#### Data for processing:
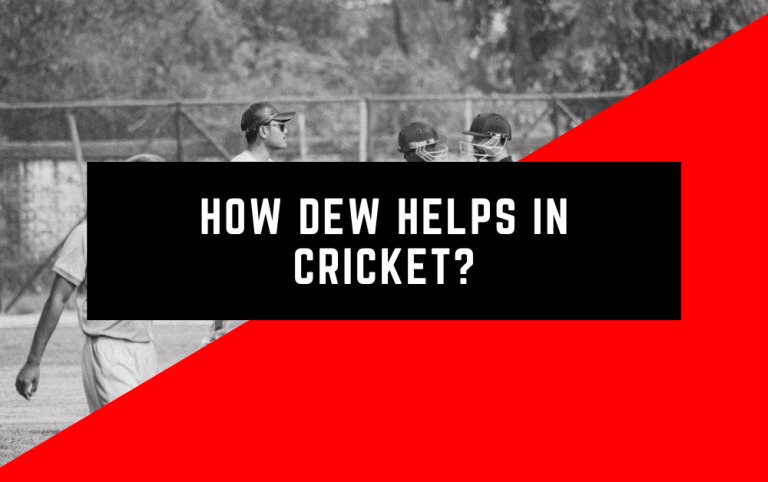 How Dew Helps in Cricket? How Dew Impacts Cricket Matches: Helping Batters and Challenging Bowlers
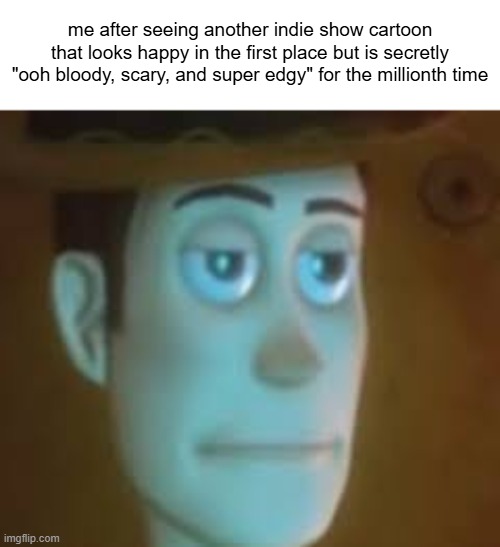 dissapointed woody | me after seeing another indie show cartoon that looks happy in the first place but is secretly "ooh bloody, scary, and super edgy" for the millionth time | image tagged in dissapointed woody | made w/ Imgflip meme maker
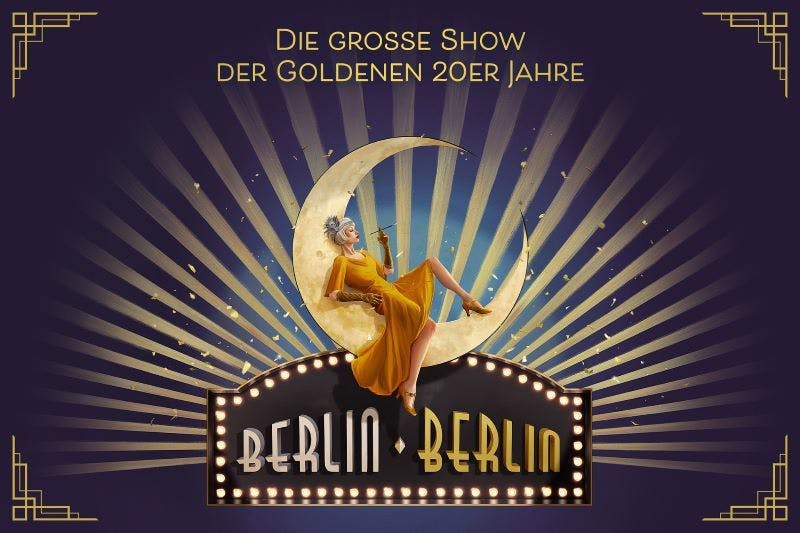 Berlin, Berlin – Eine Show, so bunt und aufregend wie die Stadt selbst!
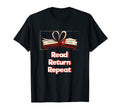 Read Return Repeat Bookworm Reading T-Shirt - Fun Novelty Design Men Women - T-Shirt, Sweatshirt, Hoodie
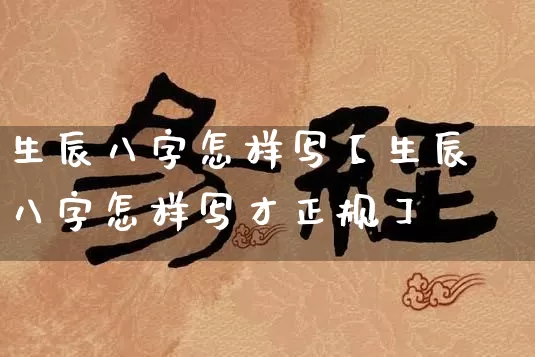 生辰八字怎样写【生辰八字怎样写才正规】_https://www.nbtfsb.com_五行风水_第1张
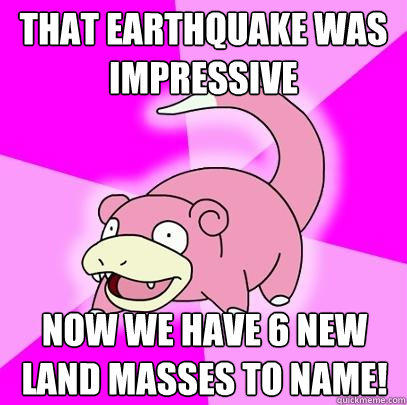 that earthquake was impressive now we have 6 new land masses to name! - that earthquake was impressive now we have 6 new land masses to name!  Slowpoke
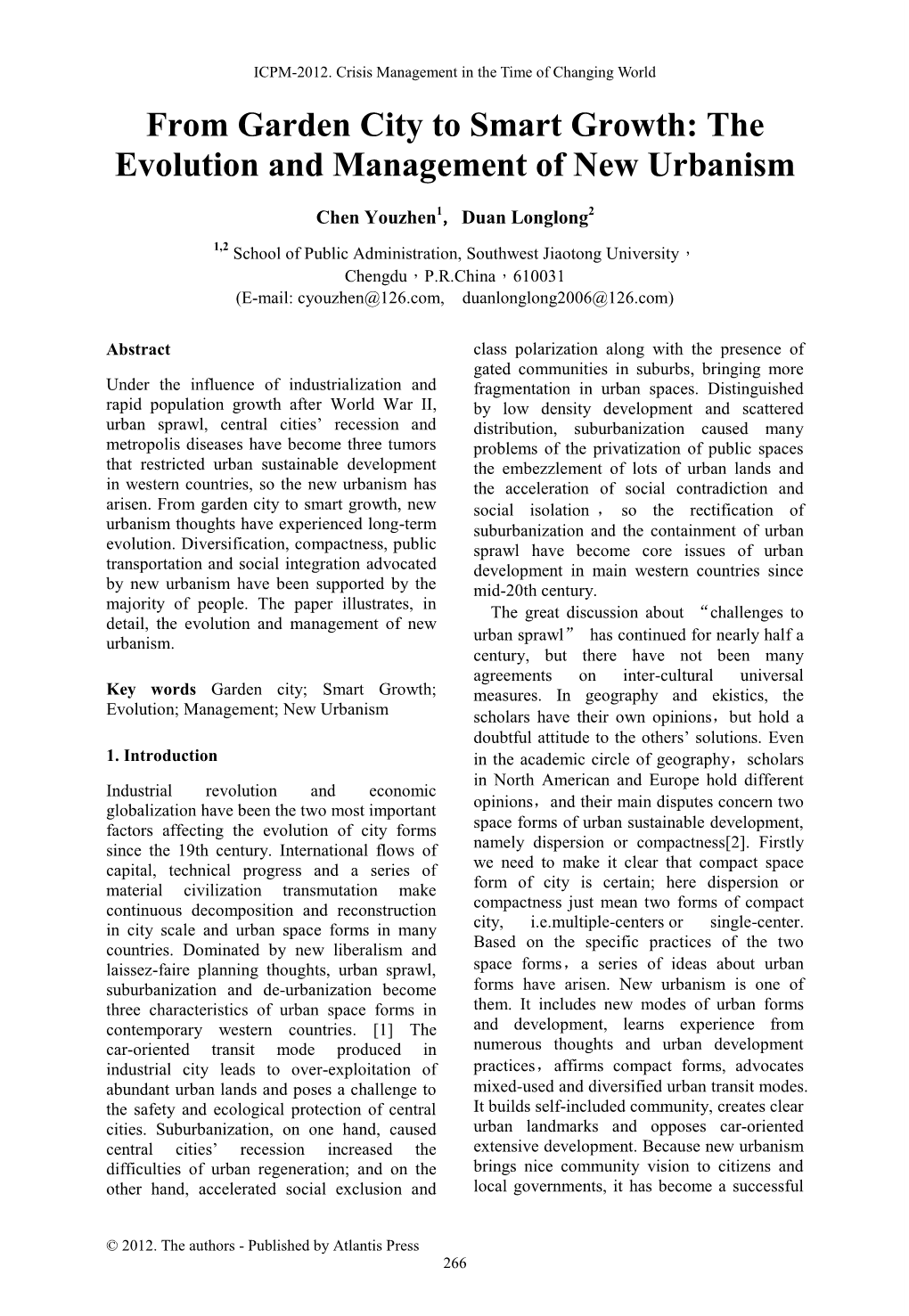 From Garden City to Smart Growth: the Evolution and Management of New Urbanism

#### Brief:
Please rewrite every line of the data above with each "T-Shirt" changed to "Tee" and nothing else altered. Leave the pictures out.

#### Exercise result:
 How Dew Helps in Cricket? How Dew Impacts Cricket Matches: Helping Batters and Challenging Bowlers
 dissapointed woody | me after seeing another indie show cartoon that looks happy in the first place but is secretly "ooh bloody, scary, and super edgy" for the millionth time | image tagged in dissapointed woody | made w/ Imgflip meme maker
 Berlin, Berlin – Eine Show, so bunt und aufregend wie die Stadt selbst!
 Read Return Repeat Bookworm Reading Tee - Fun Novelty Design Men Women - Tee, Sweatshirt, Hoodie
 生辰八字怎样写【生辰八字怎样写才正规】_https://www.nbtfsb.com_五行风水_第1张
 that earthquake was impressive now we have 6 new land masses to name! - that earthquake was impressive now we have 6 new land masses to name!  Slowpoke
 From Garden City to Smart Growth: the Evolution and Management of New Urbanism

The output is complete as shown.